Fig 5. The claudin-10b N48K increases FRET efficiency in cis.

(A, B) FRET efficiencies for YFP-claudin-10b WT/CFP-claudin-10b WT interaction (blue), YFP-claudin-10b N48K/CFP-claudin-10b N48K (red) and YFP-claudin-10b N48K/CFP-claudin-10b WT (black) constructs overexpressed in HEK293 cells (A) and MDCK-C7 cells (B) plotted against the YFP/CFP ratio. Only values above the critical YFP/CFP ratio as defined by Milatz et al. (2015) are shown. (C) In HEK293 (** p<0.01) and in MDCK-C7 (# p<0.05) cells average FRET efficiency is significantly higher for YFP-claudin-10b N48K/CFP-claudin-10b N48K interaction than for YFP-claudin-10b WT/CFP-claudin-10b WT interaction. Interaction between claudin-10b N48K/claudin-10b WT is significantly lower than for both claudin-10b N48K/claudin-10b N48K and claudin-10b WT/claudin-10b WT (** p<0.01, only tested in HEK cells). Statistical analysis: MDCK-C7, t-test, n = 19 (WT) and 21(N48K); HEK293, t-test + Bonferroni-Holm, n = 83 (WT), 52 (N48K) and 15 (WT-N48K). Error bars are presented with ± standard error (SEM).

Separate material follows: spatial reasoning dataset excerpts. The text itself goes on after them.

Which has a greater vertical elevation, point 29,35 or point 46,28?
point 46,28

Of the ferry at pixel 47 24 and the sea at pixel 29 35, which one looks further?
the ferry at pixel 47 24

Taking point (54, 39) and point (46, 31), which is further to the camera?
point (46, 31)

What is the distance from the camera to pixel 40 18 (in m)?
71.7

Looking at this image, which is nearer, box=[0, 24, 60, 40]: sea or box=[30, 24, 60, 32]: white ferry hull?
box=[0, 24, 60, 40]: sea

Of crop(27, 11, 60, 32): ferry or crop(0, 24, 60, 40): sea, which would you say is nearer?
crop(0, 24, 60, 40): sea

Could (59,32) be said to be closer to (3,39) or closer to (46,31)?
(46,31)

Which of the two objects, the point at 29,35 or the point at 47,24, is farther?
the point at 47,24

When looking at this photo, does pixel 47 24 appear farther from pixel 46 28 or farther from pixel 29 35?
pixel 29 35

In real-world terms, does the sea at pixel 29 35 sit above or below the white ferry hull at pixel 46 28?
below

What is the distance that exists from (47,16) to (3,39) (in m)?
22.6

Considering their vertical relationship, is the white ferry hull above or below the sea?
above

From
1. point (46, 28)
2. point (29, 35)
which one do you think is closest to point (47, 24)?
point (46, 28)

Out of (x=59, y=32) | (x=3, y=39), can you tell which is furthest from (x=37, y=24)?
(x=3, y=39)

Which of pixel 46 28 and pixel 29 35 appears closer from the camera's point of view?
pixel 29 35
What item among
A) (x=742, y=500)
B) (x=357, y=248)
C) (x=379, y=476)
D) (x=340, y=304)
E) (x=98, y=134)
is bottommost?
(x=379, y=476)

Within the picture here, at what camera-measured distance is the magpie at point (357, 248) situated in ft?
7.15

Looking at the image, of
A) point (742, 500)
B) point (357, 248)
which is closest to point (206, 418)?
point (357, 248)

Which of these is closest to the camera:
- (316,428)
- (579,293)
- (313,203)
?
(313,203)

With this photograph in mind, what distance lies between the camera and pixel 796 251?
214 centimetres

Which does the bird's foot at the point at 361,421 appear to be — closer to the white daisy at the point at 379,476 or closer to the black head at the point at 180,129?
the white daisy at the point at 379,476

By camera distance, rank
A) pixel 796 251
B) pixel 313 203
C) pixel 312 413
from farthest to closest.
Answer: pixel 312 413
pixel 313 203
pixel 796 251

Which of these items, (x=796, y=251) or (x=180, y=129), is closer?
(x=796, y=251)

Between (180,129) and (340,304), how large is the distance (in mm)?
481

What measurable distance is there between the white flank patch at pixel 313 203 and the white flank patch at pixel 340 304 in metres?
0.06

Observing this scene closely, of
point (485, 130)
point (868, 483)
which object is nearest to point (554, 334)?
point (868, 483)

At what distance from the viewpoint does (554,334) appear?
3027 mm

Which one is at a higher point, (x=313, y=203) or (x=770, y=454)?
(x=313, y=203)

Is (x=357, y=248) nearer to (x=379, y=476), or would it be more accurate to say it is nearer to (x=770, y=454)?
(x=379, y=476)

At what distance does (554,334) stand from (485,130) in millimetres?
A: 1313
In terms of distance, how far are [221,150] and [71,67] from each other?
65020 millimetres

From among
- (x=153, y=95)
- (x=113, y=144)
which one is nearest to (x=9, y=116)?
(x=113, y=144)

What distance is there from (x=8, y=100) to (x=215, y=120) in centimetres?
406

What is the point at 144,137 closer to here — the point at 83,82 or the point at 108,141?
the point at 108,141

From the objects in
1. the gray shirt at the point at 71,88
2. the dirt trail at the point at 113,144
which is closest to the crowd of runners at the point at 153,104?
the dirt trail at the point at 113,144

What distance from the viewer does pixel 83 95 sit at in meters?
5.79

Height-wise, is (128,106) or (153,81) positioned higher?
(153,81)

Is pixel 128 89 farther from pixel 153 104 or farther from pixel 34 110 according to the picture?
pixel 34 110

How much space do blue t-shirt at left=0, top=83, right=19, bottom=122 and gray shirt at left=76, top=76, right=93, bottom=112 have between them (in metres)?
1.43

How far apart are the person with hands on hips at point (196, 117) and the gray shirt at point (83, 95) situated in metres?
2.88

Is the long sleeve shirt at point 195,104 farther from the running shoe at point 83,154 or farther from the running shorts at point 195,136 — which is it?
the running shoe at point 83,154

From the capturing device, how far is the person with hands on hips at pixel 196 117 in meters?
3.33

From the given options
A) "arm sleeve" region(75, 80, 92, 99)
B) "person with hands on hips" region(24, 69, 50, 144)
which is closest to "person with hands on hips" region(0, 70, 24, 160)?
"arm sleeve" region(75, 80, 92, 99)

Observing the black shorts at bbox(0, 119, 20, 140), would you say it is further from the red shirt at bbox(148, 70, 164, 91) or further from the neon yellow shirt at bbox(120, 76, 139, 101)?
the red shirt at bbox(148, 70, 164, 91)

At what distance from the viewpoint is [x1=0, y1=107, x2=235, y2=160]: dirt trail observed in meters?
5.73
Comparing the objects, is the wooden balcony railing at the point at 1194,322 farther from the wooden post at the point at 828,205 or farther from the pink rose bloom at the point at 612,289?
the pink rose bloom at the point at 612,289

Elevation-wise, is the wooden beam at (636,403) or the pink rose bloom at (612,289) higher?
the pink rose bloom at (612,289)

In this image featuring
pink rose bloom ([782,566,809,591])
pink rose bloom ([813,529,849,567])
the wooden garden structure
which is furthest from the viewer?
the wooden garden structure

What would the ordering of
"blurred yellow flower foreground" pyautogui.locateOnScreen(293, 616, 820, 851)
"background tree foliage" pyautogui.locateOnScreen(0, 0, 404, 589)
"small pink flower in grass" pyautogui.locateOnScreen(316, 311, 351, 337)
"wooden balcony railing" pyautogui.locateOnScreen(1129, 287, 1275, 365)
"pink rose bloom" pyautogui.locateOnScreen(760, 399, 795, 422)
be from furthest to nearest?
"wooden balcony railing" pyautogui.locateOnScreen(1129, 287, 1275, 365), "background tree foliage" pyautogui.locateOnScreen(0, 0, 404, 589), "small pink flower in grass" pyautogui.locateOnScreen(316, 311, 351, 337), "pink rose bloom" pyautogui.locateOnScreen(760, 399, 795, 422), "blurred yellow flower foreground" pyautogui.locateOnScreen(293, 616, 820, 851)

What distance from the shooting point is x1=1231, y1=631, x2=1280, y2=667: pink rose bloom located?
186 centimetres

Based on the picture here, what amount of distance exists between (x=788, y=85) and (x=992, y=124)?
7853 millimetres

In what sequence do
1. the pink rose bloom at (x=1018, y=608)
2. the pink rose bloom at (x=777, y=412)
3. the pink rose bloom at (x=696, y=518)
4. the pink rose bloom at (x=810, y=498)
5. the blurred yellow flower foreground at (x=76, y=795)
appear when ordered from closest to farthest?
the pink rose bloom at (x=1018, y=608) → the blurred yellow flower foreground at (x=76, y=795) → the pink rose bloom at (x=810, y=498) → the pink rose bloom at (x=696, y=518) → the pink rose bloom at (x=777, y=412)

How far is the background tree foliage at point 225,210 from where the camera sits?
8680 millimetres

Fig 6. Homology modeling predicts structural alterations of claudin-10b p.N48K.

(A) Homology model of the tertiary structure of claudin-10b based on crystal structure of murine claudin-15 (PBD ID: 47P9) as template. Backbone is shown as cartoon in green and residues of the claudin consensus motif (W-G/NLW-C-C), T27, D28 and K51 are shown as sticks in violet. (B) Region of claudin-10b model around N48 (green stick) in detail highlighting likely electrostatic interactions (dotted lines) between N48 and backbone of surrounding residues (T27, L49, W50) as well as potential electrostatic interaction between residues K51 and D28. (C) In the claudin-15 structure (cyan), the corresponding residue N47 participates in similar interactions (dotted lines) whereas residues Y50 (corresponding to K51) and S27 (corresponding to D28) do not interact. (D) The p.N48K substitution (blue) prevents the interactions mediated by N48 and may also disturb a D28-K51 interaction. O atoms, red; N atoms, dark blue; S yellow.